• Selected extract
***

We’ve certainly seen quite a few startup OEMs and battery makers go belly up in the electric vehicle space in the past three years. To survive and thrive in this newfound industry, building reliable, high performance product, marketing and “messaging” in a way that resonates with the core audience, and having solid financials, are key ingredients.
Green Automotive Company (GAC) is the holding company for three units – Liberty Electric Cars and GoinGreen in the UK and Newport Coachworks in the US. Ian Hobday, director of GAC, says the holding company has a business strategy of going “back to basics.” A steady cash flow is needed for EV makers, and each of GAC’s business units have revenue streams beyond EVs. “You can’t have 100 percent of your focus on EVs,” he said. “The volume’s not strong enough yet.”
His initial company, Liberty Electric Cars, was acquired last year by GAC and brings about eight years of experience in the European market to the table. It’s been delivering electric vehicles to customers in Europe for several years, and has other diverse offerings on the market including all Electric Range Rover conversions.

***

• Excerpted records
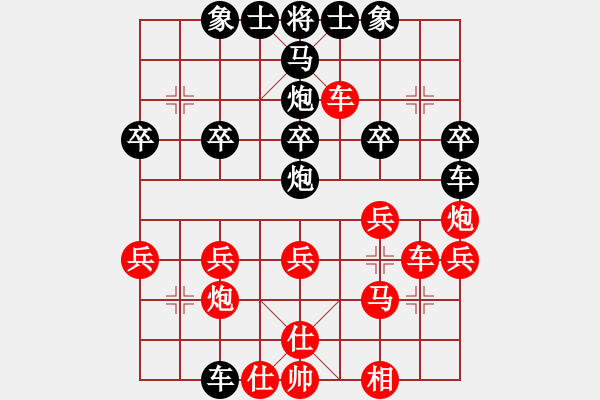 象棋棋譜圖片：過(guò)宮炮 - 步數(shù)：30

***

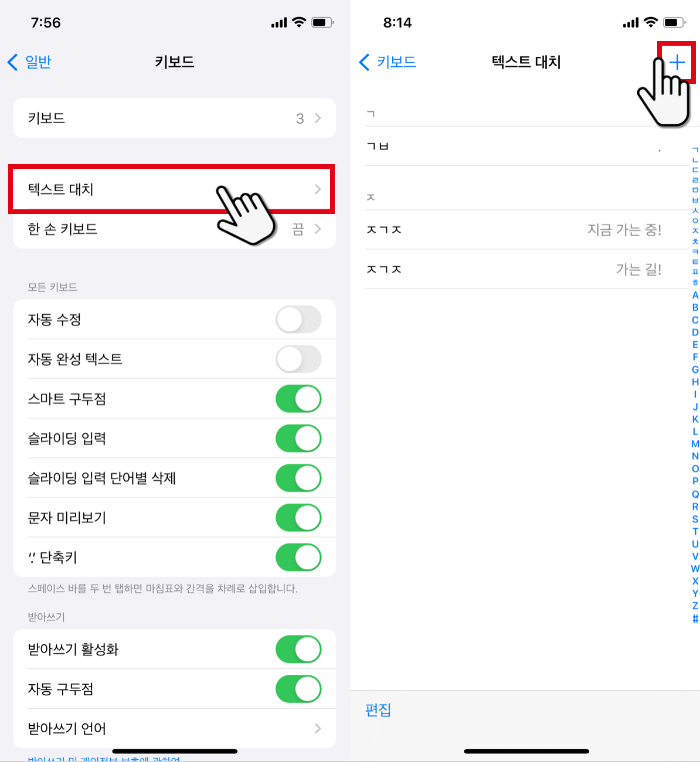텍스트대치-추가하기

***

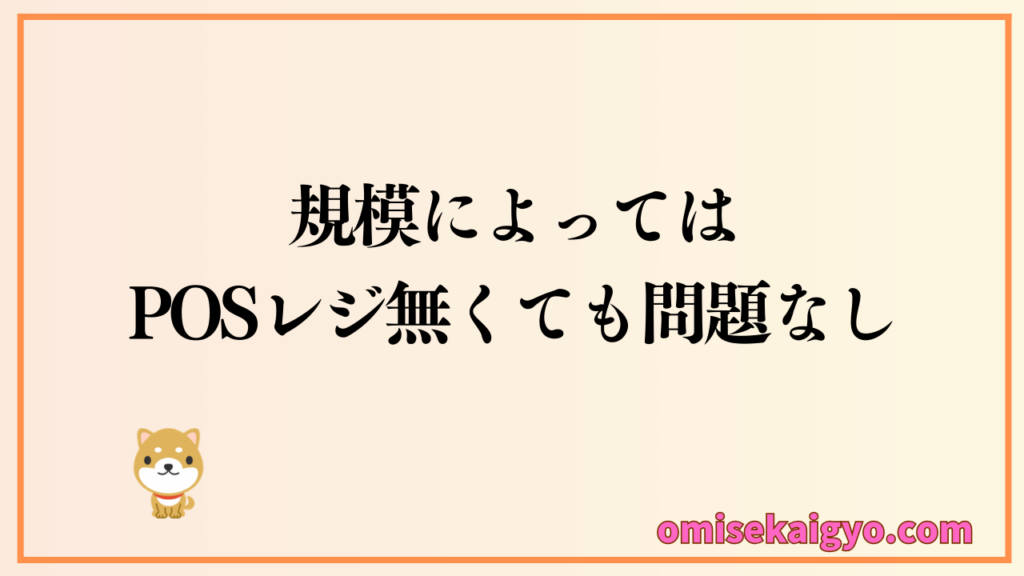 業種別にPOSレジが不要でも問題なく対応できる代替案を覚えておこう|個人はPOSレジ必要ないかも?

***

• What you need to do
Extend the Green Automotive Company article above, starting right after its final sentence. The items play no part in this exercise.

• Task output
In November, Newport Coachworks will start building electric shuttle buses at its production facility in Riverside, Calif. The Newport Coachworks team has been in the bus market for years and was recently acquired by GAC. While most of the buses in chauffeured transportation tend to be converted from Ford E450 or F550 platforms, Newport Coachworks will be building its own electric buses from the ground up. Newport is tapping into Liberty’s experience delivering electric vehicles to parcel delivery and postal fleets, and to plumbers, gardeners, decorators, and other business customers. The shuttle bus is powered by an 80 kilowatt battery pack that goes about 100 miles on a charge; the A/C unit doesn’t need extra power during the trips as it has its own source, Hobday said.
What GAC is finding out is that customers appreciate the cost per mile differential with electrics buses – 14.5 cents per mile for typical shuttle buses and 2.5 cents per mile for electric shuttles. Drivers also love the fact that the electric bus has no vibration or noise – they feel more relaxed while doing their jobs, Hobday said.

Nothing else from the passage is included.